Though I’m hoping to keep our bun in the oven until 2010, the prospect of Christmas as a parent gives me a thrill and I’m struck by the responsibility we’ll have to create a jolly caroling, cookie eating, spirit of giving magic for our little lady that she can carry with her for always. I believed in Santa until later than I’d like to admit. I sang Christmas carols in my shrill little voice in medley formation with the gusto of Diana Ross (as my dad kindly reminds me through an audio clip – evidence – that I can’t hide even if I’d like to). I understand that Christmas is a time to give back to those I care about, not just receive, and that this can be done largely through custom, creativity and without buying up the high street.

Thursday, 17 December 2009

UK Swine Flu Vaccine Update

Though I’ve decided not to get the swine flu vaccine while pregnant, a posting on my NCT area bulletin board recently suggested that those considering vaccination while pregnant or for their under 5s look into the Celvapan (by Baxter) vaccination rather than the more common Pandemrix jab (by GSK). Apparently Celvapan has neither thimerosal (preservative) nor squalene (an adjuvant) as opposed to Pandemrix.  Its also pricier and less readily available in the UK so the best way to be considered for it is to claim a family or personal history or egg allergy. Even if you’re not up for telling this little white lie, this is something to consider/ask your GP about if you are considering the vaccination.
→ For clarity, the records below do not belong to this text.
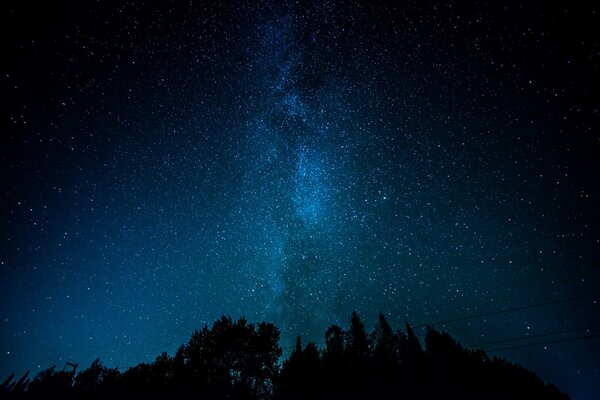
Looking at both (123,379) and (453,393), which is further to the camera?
(123,379)

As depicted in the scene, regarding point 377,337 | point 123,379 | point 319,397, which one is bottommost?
point 319,397

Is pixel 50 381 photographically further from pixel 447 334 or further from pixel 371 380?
pixel 447 334

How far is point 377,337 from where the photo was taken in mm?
33594

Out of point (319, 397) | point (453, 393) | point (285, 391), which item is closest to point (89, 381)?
point (285, 391)

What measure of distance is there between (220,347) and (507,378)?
128ft

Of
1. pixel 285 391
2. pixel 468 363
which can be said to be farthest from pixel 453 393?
pixel 285 391

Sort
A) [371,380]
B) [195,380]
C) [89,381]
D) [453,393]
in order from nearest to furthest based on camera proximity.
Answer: [453,393] → [371,380] → [195,380] → [89,381]

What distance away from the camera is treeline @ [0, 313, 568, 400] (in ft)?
89.4

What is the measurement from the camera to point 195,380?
29719 millimetres

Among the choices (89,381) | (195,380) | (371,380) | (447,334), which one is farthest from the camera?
(89,381)

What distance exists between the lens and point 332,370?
29062 mm

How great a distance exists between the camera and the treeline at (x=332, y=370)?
89.4 ft

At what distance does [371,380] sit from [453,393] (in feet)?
26.9

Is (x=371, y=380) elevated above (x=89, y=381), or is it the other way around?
(x=89, y=381)
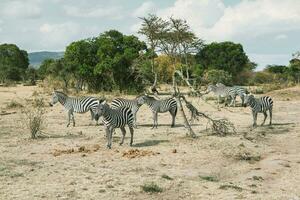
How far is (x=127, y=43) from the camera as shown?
3875 cm

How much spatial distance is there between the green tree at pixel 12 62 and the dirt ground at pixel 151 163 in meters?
41.0

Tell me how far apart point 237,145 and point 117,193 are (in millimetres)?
7224

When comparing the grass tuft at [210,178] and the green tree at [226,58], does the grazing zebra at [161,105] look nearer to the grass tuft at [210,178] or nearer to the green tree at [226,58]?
the grass tuft at [210,178]

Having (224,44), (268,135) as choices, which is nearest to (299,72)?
(224,44)

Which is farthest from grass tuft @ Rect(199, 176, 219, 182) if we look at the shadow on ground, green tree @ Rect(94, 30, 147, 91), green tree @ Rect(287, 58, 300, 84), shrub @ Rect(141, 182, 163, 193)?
green tree @ Rect(287, 58, 300, 84)

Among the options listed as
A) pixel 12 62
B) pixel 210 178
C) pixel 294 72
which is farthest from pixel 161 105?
pixel 12 62

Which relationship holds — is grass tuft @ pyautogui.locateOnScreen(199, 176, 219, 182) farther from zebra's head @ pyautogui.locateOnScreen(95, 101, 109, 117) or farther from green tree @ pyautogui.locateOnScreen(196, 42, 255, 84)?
green tree @ pyautogui.locateOnScreen(196, 42, 255, 84)

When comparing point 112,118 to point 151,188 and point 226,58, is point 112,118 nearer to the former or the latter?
point 151,188

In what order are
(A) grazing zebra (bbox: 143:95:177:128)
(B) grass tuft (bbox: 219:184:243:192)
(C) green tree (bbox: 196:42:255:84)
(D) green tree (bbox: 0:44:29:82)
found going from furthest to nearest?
(C) green tree (bbox: 196:42:255:84) < (D) green tree (bbox: 0:44:29:82) < (A) grazing zebra (bbox: 143:95:177:128) < (B) grass tuft (bbox: 219:184:243:192)

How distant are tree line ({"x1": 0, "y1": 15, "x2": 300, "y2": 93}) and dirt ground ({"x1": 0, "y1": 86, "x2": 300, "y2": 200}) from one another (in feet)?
10.7

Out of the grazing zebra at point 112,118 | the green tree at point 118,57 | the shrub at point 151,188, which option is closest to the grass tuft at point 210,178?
the shrub at point 151,188

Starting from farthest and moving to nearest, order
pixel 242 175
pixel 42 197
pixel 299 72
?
pixel 299 72 → pixel 242 175 → pixel 42 197

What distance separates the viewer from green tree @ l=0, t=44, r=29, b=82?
201ft

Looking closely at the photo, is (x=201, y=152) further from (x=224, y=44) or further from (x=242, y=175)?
(x=224, y=44)
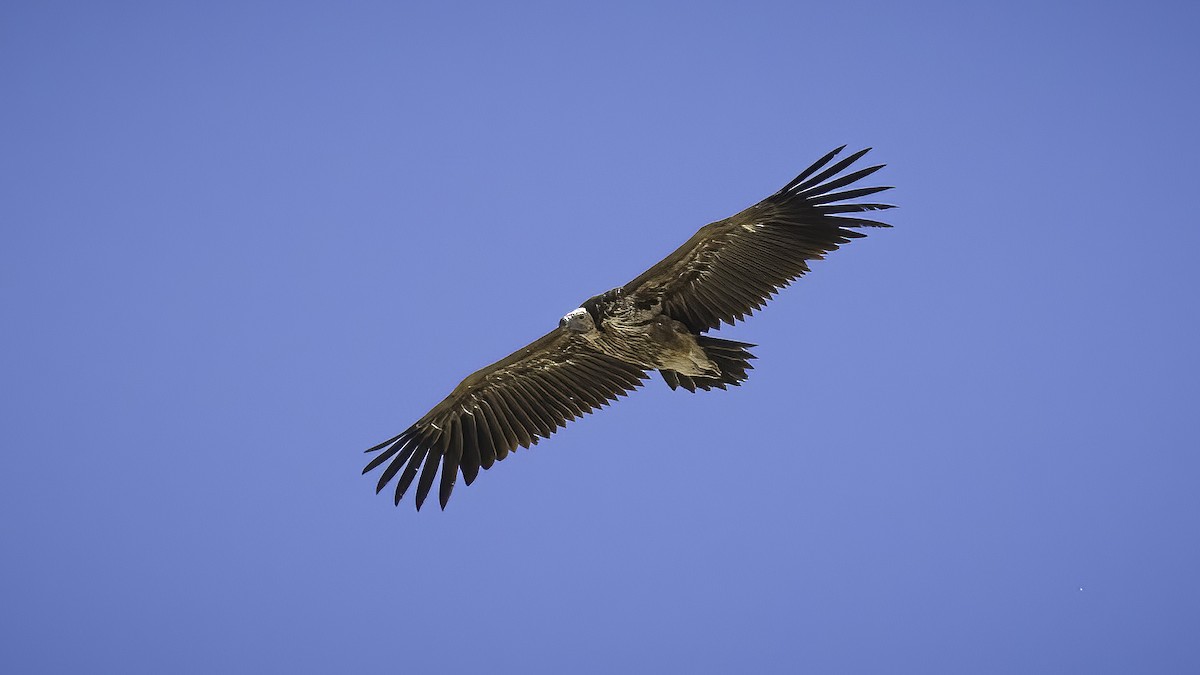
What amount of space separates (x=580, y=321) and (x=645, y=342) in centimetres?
64

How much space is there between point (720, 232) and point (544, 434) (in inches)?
112

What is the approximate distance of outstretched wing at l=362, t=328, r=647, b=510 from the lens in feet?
42.8

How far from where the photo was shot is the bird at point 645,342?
469 inches

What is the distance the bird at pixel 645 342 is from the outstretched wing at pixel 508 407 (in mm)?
10

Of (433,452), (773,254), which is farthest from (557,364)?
(773,254)

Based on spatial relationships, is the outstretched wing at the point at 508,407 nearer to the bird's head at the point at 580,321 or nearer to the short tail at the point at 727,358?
the bird's head at the point at 580,321

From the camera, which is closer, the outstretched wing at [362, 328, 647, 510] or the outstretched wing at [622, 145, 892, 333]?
the outstretched wing at [622, 145, 892, 333]

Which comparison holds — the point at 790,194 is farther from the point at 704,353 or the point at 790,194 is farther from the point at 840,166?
the point at 704,353

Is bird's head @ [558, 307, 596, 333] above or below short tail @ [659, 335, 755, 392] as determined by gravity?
above

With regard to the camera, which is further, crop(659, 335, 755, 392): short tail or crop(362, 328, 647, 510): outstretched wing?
crop(362, 328, 647, 510): outstretched wing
At the end of November Sky News confirmed that this Celvapan is now an “available” option for pregnant women though supply is limited. NHS Direct now has more detailed information about Celvapan available.

Wednesday, 16 December 2009

Birth Plan – Oxymoron, Wish List, My Voice….All of the above?

I need to write my birth plan. But how does one “plan” for birth, the inevitable but uncontrollable event that marks the end of pregnancy?

I’ve had contractions described to me, but I don’t really know how they’ll feel and how I’ll cope with them. I’ve heard of women who want a natural birth with candles and massage for pain relief but decide to go full throttle on medical intervention when push comes to shove. I’ve heard that you need to be prepared and informed, but flexible, and that your “plan” can’t be set in stone. I’ve heard a lot of things.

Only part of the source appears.